* _Required task_: In the Olympics column, condense the paragraph that begins "The keirin kicks off" into a short bulleted list that keeps its main facts.
--- start Source excerpt ---
Written by Hannah Dunleavy

In The News

What the fuck just happened? (continued…)

Hannah Dunleavy keeps track of the news that’s too quick to keep track of. Here’s part two of her gold-medal worthy trip* to the Olympics. *TV marathon.

Jade Jones and other decorated brilliant athletes. Photo by By Mohammad Hassanzadeh courtesy of Wiki Commons.

Jade Jones and other decorated brilliant athletes. Photo by Mohammad Hassanzadeh, via Wikimedia Commons.

Saturday 13 August

BBC rebrands the day ‘Super Saturday Part II’, which in no way adds to the level of expectation. Sequels tend not to be as good for just this reason. Unless, of course, they contain the mafia, a talking cat or zombies. But I’ll be surprised if tonight has any of that. Although it can all get a bit grabby fally in the packed long-distance events.

The men’s eight win on the water, which means GB is at the top of the rowing medal table. Claps all round. The baton of expectation passes.

The keirin kicks off (pedals? I don’t know) and turns out to be a result of mixing Rollerball, greyhound racing and too much cheese before bed. It’s carnage. By day’s end, Great Britain has the women’s team pursuit world record back and Barker, Rowsell-Shand, Archibald and Trott have the gold. Trott succeeds Catherine Grainger from the other day to the title of Most Decorated Female Olympian.

Nadal and Del Potro play some sweaty tennis, with the Argentinian booking a place in the final against Murray. Monica Puig wins Puerto Rico’s first ever Olympic gold. Which is nice.

A reasonably exciting basketball game breaks out between Brazil and Argentina, but as it’s only marginally less squeaky than a load of hamsters in T-shirts saying Fluffy’s Hen Do, Rio 2016, I have to turn over.

Upping the stakes in the Sibling Games, Germany’s Christoph Harting wins the discus gold, replacing his older brother as Olympic title holder. And in the 3,000m steeplechase heats, Etenesh Diro of Ethiopia loses a shoe and makes only a slightly better fist of it than Paulie Walnuts.

Oh wait, forget that, Usain Bolt’s here and the crowd, which it sort of is by now, goes wild.

The BBC apologises for Martyn Rooney when he summed up his performance thus:

Yeah, steady on mate, with your potty-mouth. It’s 1am. My kids could be watching.
--- end Source excerpt ---
--- start Entries ---
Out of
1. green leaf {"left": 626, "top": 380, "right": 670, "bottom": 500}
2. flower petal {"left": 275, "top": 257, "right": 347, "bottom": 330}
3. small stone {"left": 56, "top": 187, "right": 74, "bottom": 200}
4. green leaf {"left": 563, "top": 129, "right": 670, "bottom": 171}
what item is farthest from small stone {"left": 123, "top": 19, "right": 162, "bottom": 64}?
--- end Entries ---
* _Task output_:
- The keirin is chaotic, described as carnage.
- Great Britain regains the women's team pursuit world record.
- Barker, Rowsell-Shand, Archibald and Trott win the gold.
- Trott takes the title of Most Decorated Female Olympian from Catherine Grainger.